Wie viel bürgerliche Geisteswissenschaft braucht der Mensch?

Anmerkungen zum Philosophiclum in Lech

von Alfred Fresin

Das massive Eingreifen des Staates zur Rettung des Finanzsystems zum Zwecke des Erhalts des Geldes als Reichtum und auch Reichtumsquelle nahmen Politologen, Philosophen, Historiker und Politiker zum Anlass, sich beim Philosophicum in Lech (welches „oft am Puls der Zeit“ sei, Standard 25./26.9.2010) diesmal der Frage: „Der Staat. Wie viel Herrschaft braucht der Mensch?“ zu widmen. Die Ansammlung von ein paar anerkannten Geistesgrößen war Grund genug, dass die Medien auch davon berichteten.

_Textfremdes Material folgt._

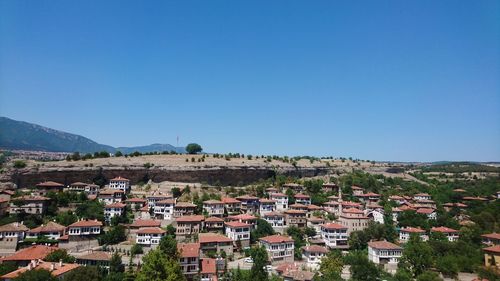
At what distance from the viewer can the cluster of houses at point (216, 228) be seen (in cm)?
2945

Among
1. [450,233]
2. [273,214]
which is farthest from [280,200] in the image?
[450,233]

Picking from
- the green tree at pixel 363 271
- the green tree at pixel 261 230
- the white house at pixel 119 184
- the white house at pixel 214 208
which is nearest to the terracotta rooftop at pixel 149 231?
the white house at pixel 214 208

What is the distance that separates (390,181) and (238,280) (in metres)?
48.5

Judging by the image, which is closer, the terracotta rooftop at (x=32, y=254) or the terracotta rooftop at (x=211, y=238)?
the terracotta rooftop at (x=32, y=254)

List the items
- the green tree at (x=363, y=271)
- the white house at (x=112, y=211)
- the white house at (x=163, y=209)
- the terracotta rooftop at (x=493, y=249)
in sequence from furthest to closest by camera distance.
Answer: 1. the white house at (x=163, y=209)
2. the white house at (x=112, y=211)
3. the terracotta rooftop at (x=493, y=249)
4. the green tree at (x=363, y=271)

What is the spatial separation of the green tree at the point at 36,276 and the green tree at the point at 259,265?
12.9m

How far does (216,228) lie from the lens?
3706cm

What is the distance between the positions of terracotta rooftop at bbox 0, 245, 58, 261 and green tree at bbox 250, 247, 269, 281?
624 inches

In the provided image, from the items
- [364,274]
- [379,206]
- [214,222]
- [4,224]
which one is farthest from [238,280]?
[379,206]

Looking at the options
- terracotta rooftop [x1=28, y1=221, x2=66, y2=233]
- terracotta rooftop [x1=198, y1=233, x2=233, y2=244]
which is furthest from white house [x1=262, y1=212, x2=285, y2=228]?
terracotta rooftop [x1=28, y1=221, x2=66, y2=233]

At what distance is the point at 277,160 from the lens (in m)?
70.9

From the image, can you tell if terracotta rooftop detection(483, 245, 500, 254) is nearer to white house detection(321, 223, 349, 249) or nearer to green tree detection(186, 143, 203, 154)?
white house detection(321, 223, 349, 249)

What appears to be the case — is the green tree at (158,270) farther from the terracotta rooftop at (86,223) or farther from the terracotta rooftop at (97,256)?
the terracotta rooftop at (86,223)

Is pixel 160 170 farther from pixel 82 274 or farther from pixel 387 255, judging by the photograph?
pixel 387 255
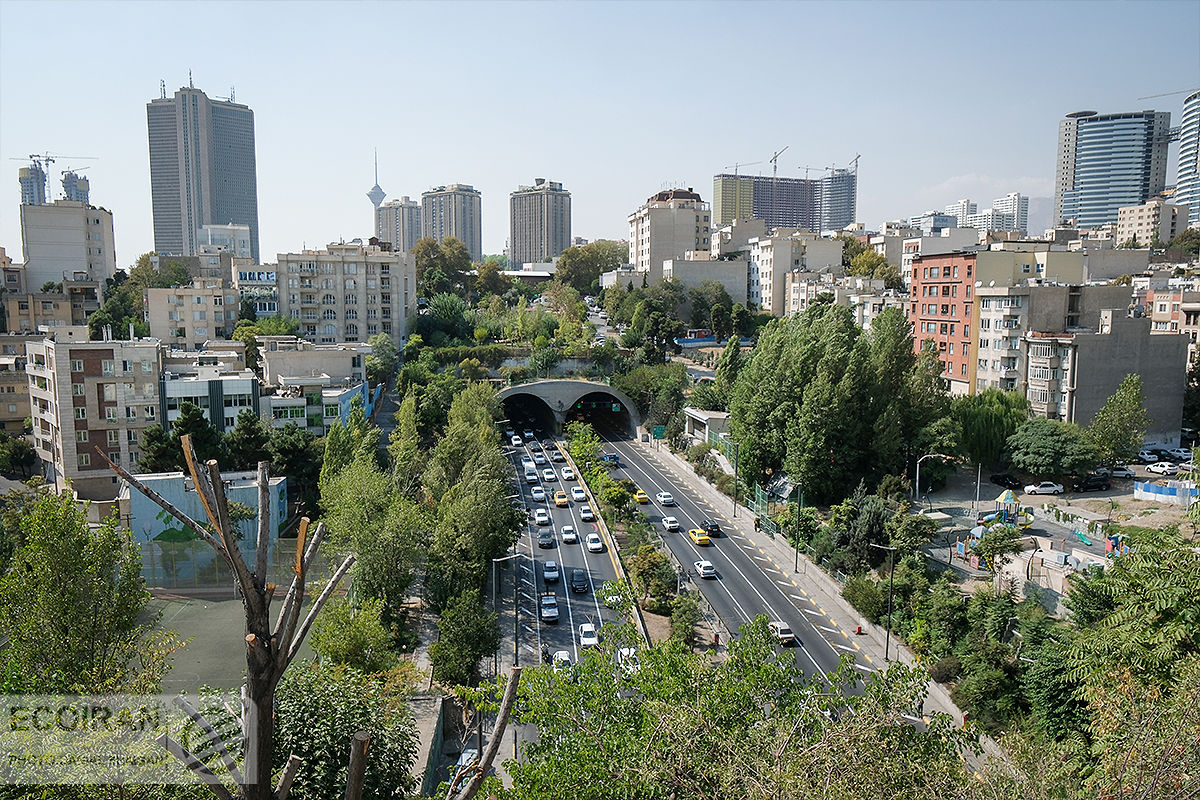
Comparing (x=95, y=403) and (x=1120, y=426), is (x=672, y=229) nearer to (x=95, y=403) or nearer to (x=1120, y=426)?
(x=1120, y=426)

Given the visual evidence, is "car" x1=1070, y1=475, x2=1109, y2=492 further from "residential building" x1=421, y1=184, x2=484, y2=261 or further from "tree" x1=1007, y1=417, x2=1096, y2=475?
"residential building" x1=421, y1=184, x2=484, y2=261

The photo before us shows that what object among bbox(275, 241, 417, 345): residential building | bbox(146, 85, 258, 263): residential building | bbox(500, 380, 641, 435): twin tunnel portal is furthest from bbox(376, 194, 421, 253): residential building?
bbox(500, 380, 641, 435): twin tunnel portal

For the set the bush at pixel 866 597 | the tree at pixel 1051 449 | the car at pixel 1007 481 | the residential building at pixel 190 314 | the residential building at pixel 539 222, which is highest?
the residential building at pixel 539 222

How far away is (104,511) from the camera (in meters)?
31.9

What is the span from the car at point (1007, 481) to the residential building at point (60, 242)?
67748 millimetres

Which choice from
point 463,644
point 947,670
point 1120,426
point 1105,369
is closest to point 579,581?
point 463,644

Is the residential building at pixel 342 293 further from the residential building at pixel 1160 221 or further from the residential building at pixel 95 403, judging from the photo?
the residential building at pixel 1160 221

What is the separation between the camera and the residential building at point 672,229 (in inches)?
3346

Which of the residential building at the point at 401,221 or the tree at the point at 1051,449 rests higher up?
the residential building at the point at 401,221

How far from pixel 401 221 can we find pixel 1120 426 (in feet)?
476

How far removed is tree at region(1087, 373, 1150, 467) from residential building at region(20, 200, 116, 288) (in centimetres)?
7103

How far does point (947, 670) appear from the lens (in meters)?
21.1

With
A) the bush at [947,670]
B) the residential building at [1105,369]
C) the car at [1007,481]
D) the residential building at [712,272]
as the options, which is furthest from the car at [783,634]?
the residential building at [712,272]

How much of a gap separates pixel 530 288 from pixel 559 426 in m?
45.0
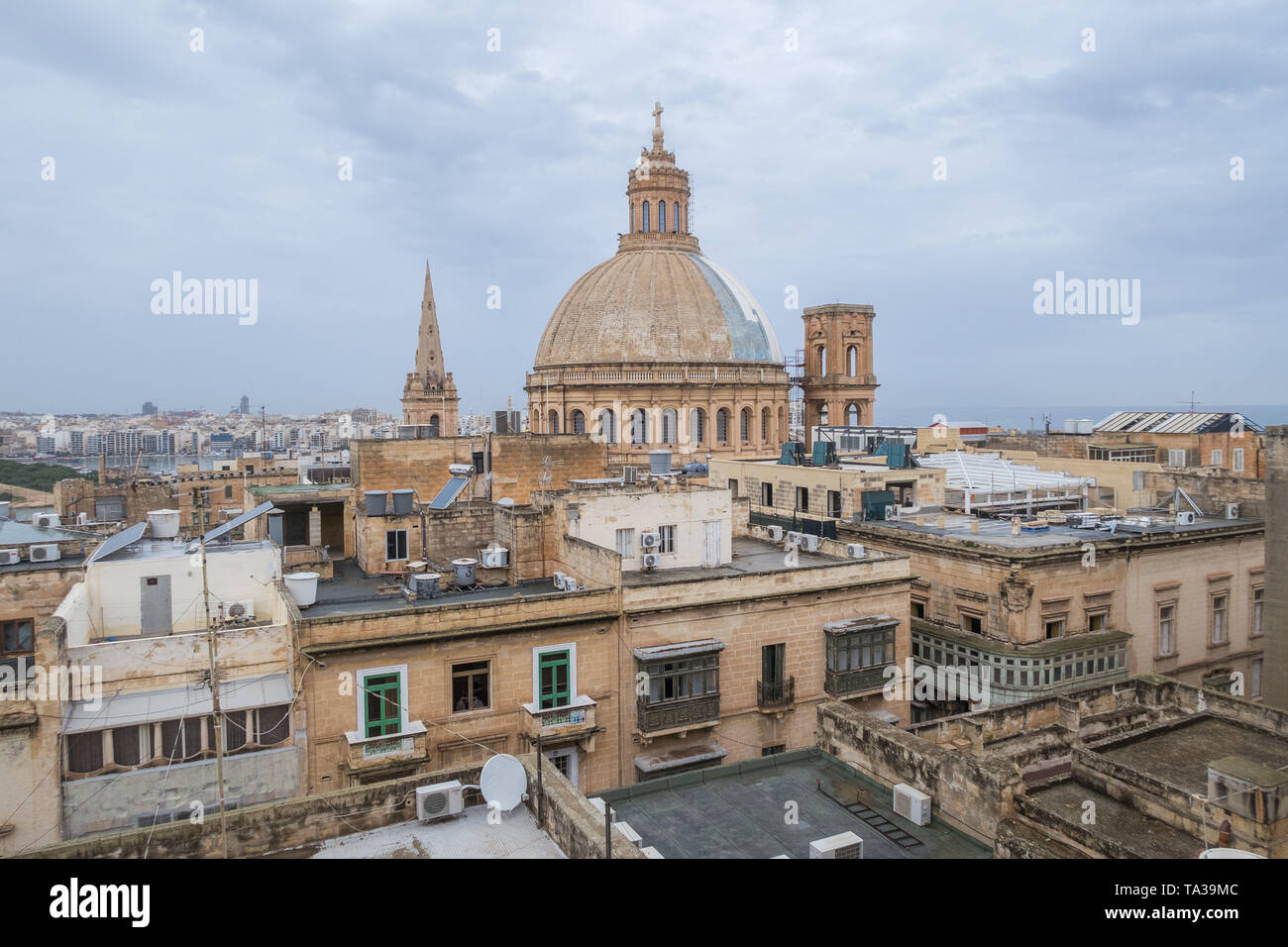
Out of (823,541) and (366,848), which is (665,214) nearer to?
(823,541)

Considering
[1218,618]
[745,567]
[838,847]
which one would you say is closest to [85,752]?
[838,847]

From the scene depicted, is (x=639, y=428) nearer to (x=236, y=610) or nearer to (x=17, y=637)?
(x=236, y=610)

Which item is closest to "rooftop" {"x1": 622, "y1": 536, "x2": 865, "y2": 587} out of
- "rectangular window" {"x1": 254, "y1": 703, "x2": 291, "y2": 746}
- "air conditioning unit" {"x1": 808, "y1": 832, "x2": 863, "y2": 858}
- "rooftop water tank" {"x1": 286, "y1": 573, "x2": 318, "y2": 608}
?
"rooftop water tank" {"x1": 286, "y1": 573, "x2": 318, "y2": 608}

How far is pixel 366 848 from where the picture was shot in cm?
1051

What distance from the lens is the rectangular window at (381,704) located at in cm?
1759

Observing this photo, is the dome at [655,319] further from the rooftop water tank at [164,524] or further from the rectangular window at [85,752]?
the rectangular window at [85,752]

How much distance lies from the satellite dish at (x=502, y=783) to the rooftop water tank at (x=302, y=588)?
992 cm

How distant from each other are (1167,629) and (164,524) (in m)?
26.3

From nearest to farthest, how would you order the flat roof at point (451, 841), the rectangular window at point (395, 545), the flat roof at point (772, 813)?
1. the flat roof at point (451, 841)
2. the flat roof at point (772, 813)
3. the rectangular window at point (395, 545)

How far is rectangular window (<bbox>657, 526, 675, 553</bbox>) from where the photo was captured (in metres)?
24.0

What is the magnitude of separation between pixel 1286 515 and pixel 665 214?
149 ft

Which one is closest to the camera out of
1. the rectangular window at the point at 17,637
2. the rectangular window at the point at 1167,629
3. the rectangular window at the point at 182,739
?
the rectangular window at the point at 182,739

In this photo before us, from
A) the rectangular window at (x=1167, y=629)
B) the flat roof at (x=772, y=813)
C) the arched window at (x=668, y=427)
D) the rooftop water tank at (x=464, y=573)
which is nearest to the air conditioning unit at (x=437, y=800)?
the flat roof at (x=772, y=813)
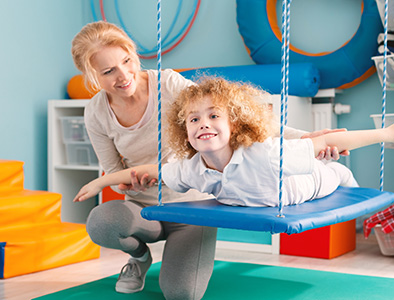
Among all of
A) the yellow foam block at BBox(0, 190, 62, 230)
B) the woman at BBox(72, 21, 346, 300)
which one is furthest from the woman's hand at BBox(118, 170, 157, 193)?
the yellow foam block at BBox(0, 190, 62, 230)

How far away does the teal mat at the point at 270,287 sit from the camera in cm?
183

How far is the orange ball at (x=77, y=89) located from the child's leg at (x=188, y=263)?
1.63m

Schon die Frage zur Thematik verrät einiges über den Impetus der Diskutierenden. Mit dieser Frage verlässt man nämlich die Wissenschaft, die doch zu klären hätte, wie Staat und Herrschaft beschaffen sind, also welchen Inhalt und Zweck heutzutage staatliche Herrschaft hat, und widmet sich vielmehr dem Nutzen von Herrschaft. Es wird so getan, als ob die Herrschaft bzw. der Staat quasi ein Lebensmittel für den Menschen sei, auf das er von Natur aus angewiesen wäre. Wer auf diesem Standpunkt steht, für den ist eine Antwort von vornherein ausgeschlossen: Die Menschen brauchen zwar Speise und Trank etc. aber keine Herrschaft. Auch die Verwendung der beliebten Verallgemeinerung Mensch, die in ernsthaften Untersuchungen der Ökonomie und Gesellschaft nichts verloren hat, verrät die Abgehobenheit der Denker am Arlberg. Sie übersehen geflissentlich die unterschiedliche Stellung zu Herrschaft von Beherrschten und Herrschenden. Letztere üben jene aus, doch an diese Herrschaften, offensichtlich Übermenschen, denken die Philosophen bei der Kategorie Mensch gar nicht, sondern an das Fußvolk, das der Knute mehr oder weniger bedürfe.

Missglückt sei Herrschaft jedenfalls, wenn über sie das Verdikt „failed states“ gesprochen wird, so der Politologe Herfried Münkler. In diesen „Territorien“ könnte sich keine stabile Herrschaft mit „loyalen“ Untertanen etablieren. Ein Horror für die meisten Politologen (und auch Politiker), die nichts so sehr schätzen, wie eine von den Bürgern anerkannte Staatsgewalt.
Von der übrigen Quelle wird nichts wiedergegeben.